- Exercise 1: In the excerpt on ray tracing, which engine is D5 Render based on?
- Exercise 2: Print the passage of the excerpt on ray tracing starting with "What does screen" and going on through "rays against geometry.", with no changes.

- Extract:
───
I would like to show my first look at D5 Render! It’s a render engine based on Unreal Engine 4, and uses real-time raytracing, also known as RTX. This technique can achieve realistic lighting effects, it creates better and more realistic shadows and reflections.

 
What does screen space RT shadows actually mean and what does it have to do with RT hardware?

Screenspace ray tracing doesn't use RT hardware. Screenspace ray traces using data available from g-buffer, framebuffer etc. i.e. rays are cast against those buffers to cast shadows/reflections/... Screenspace can only work for things that are present in those rendered buffers. This means anything that wasn't rendered in those buffers cannot cast shadows. Should work great for small details though. Traditional ray tracing shoots rays against geometry and can for example replace rasterization completely(minecraft and q2 rtx don't rasterize anything). It makes all the sense in the world to use screenspace where it works and fall back to traditional ray tracing where screenspace fails. Screenspace is a lot faster and simpler than casting rays against geometry.
───
- Supplied data:
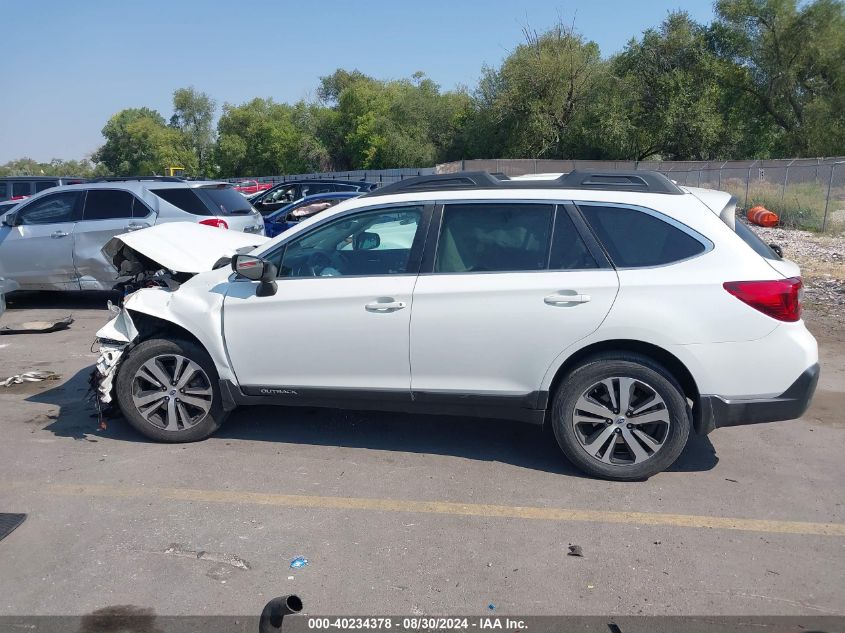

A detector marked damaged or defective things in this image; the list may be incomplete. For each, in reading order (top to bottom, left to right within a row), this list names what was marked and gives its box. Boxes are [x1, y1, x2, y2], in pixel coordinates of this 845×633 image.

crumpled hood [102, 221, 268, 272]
───
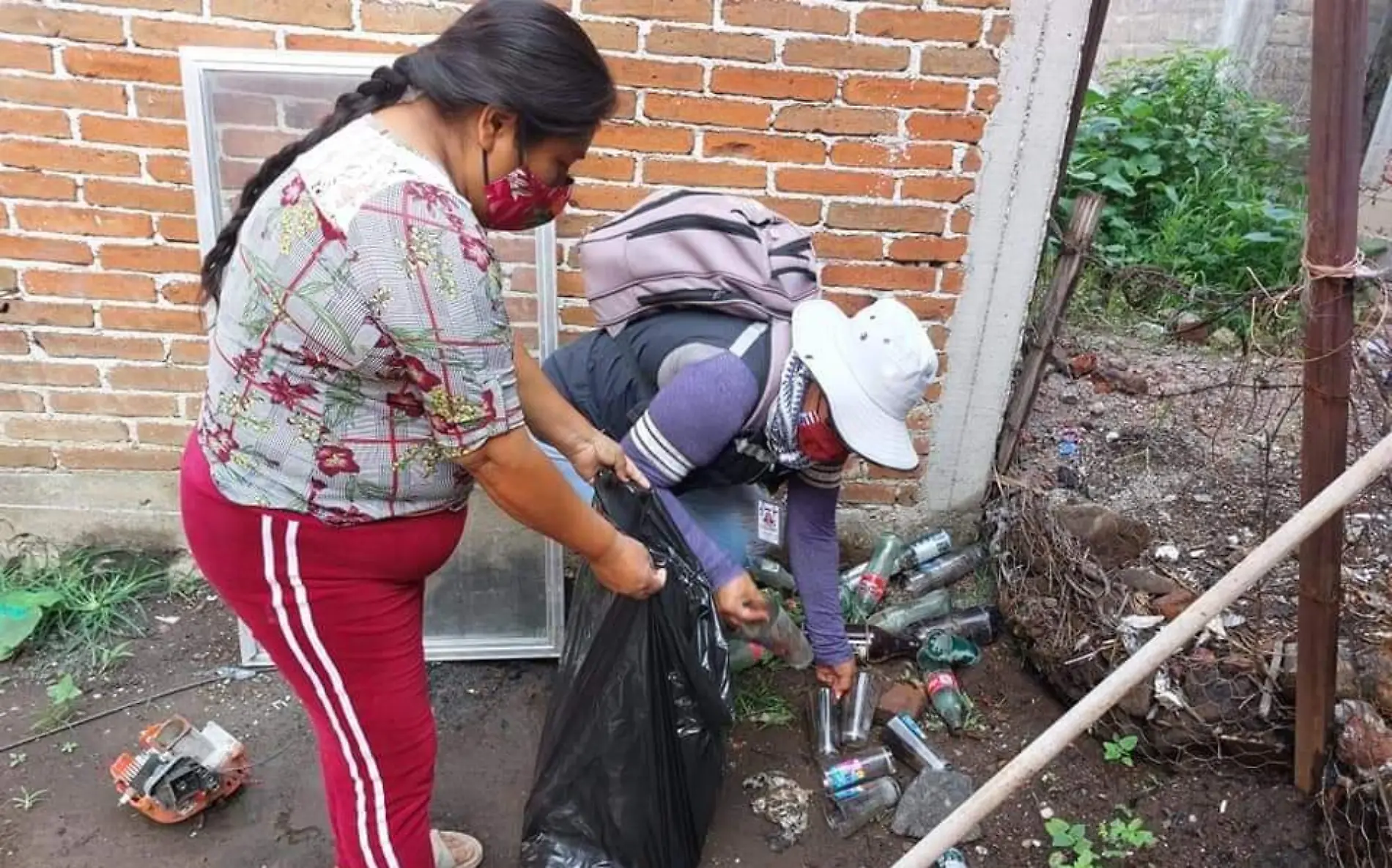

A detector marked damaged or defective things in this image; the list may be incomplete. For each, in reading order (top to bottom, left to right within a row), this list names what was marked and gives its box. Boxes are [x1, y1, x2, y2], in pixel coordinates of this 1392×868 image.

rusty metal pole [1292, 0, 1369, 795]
───
- Your response 1: Unreal Engine 4.

- Your response 2:
What does screen space RT shadows actually mean and what does it have to do with RT hardware?

Screenspace ray tracing doesn't use RT hardware. Screenspace ray traces using data available from g-buffer, framebuffer etc. i.e. rays are cast against those buffers to cast shadows/reflections/... Screenspace can only work for things that are present in those rendered buffers. This means anything that wasn't rendered in those buffers cannot cast shadows. Should work great for small details though. Traditional ray tracing shoots rays against geometry and can for example replace rasterization completely(minecraft and q2 rtx don't rasterize anything). It makes all the sense in the world to use screenspace where it works and fall back to traditional ray tracing where screenspace fails. Screenspace is a lot faster and simpler than casting rays against geometry.